O Ministério Público Federal (MPF) recomendou que a Marinha do Brasil amplie o controle sobre dragas e balsas usadas na extração ilegal de minérios nos rios da Amazônia. As medidas alcançam os nove estados da Amazônia Legal, incluindo Roraima, e devem começar a ser adotadas no prazo de 60 dias.
A recomendação foi enviada aos comandos da Marinha na Amazônia Ocidental e na Amazônia Oriental. O objetivo é fechar brechas administrativas que permitem que embarcações destinadas ao garimpo sejam registradas e entrem em operação sem comprovar que possuem licença ambiental ou autorização para explorar minérios.
Segundo o MPF, atualmente a inscrição inicial de uma embarcação na autoridade marítima não exige a apresentação desses documentos. Na prática, dragas e balsas podem obter registro formal e uma aparência de legalidade mesmo quando foram construídas para atuar na exploração clandestina.
A falha foi identificada durante um inquérito civil conduzido pelo MPF. A investigação apontou que a ausência de integração entre a fiscalização marítima, ambiental e mineral dificulta a prevenção e a responsabilização dos responsáveis pelas embarcações.
Para enfrentar o problema, o órgão recomenda que a licença ambiental e o título emitido pela Agência Nacional de Mineração sejam exigidos antes da autorização para o funcionamento de estruturas fluviais usadas na extração mineral.
O MPF também sustenta que os controles atuais não têm impedido que dragas apreendidas ou retiradas de áreas de garimpo voltem a operar. Algumas embarcações são deslocadas para outros trechos dos rios ou reconstruídas depois das operações, mantendo a atividade clandestina.
Provas indiretas para aplicar multas
Outra mudança proposta é a criação de um procedimento administrativo para permitir que a Marinha aplique multas e outras sanções com base em provas indiretas.
De acordo com o procurador da República André Luiz Porreca, embarcações e equipamentos usados no garimpo são frequentemente destruídos ou inutilizados durante as operações.
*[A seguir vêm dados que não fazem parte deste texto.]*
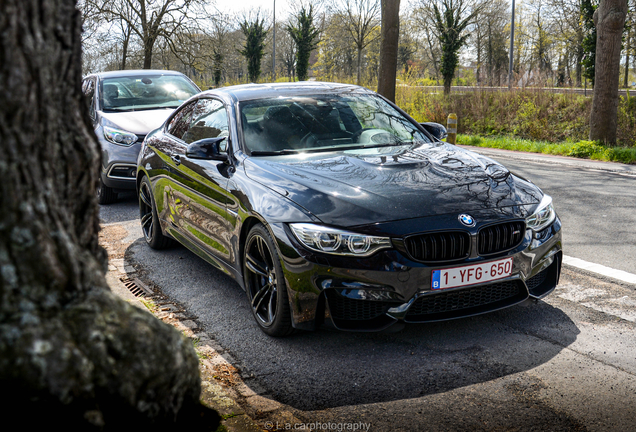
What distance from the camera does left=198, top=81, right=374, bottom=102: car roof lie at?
5.43m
Sem a estrutura física disponível para perícia, parte dos processos administrativos pode ser interrompida.
A recomendação prevê que fotografias, vídeos, relatórios de inteligência, imagens de satélite e registros de localização sejam aceitos formalmente para identificar as embarcações, comprovar as irregularidades e responsabilizar os proprietários.
Com a mudança, a destruição ou retirada do equipamento não impediria a continuidade do processo nem a aplicação de multas aos responsáveis.
Fiscalização em oficinas e estaleiros do garimpo
O MPF também quer que a fiscalização seja feita antes que as dragas cheguem aos rios. A recomendação orienta a Marinha a realizar inspeções em oficinas e estaleiros onde as embarcações são construídas, reformadas ou adaptadas para a mineração.
A proposta é identificar e embargar estruturas clandestinas ainda durante a fabricação, evitando que sejam lançadas na água e levadas para áreas de exploração ilegal.
O documento recomenda ainda a realização de estudos para tornar obrigatório o uso de rastreadores por satélite nas dragas que operam na Amazônia Legal. Os equipamentos permitiriam acompanhar a movimentação das embarcações e detectar entradas em terras indígenas, áreas protegidas ou regiões sem autorização mineral.
Outra medida envolve o cruzamento de informações com o Centro Gestor e Operacional do Sistema de Proteção da Amazônia. Os dados poderiam ser usados para identificar embarcações que desligam os sistemas de localização antes de entrar em áreas de garimpo.
A mineração ilegal nos rios amazônicos está associada ao desmatamento, à destruição dos cursos de água e à contaminação por mercúrio. O metal usado para separar o ouro pode atingir peixes, comunidades ribeirinhas e povos indígenas, provocando riscos ambientais e problemas de saúde.
A recomendação foi elaborada pelo 2º Ofício da Amazônia Ocidental do MPF, unidade especializada no enfrentamento da mineração ilegal no Acre, Amazonas, Rondônia e Roraima.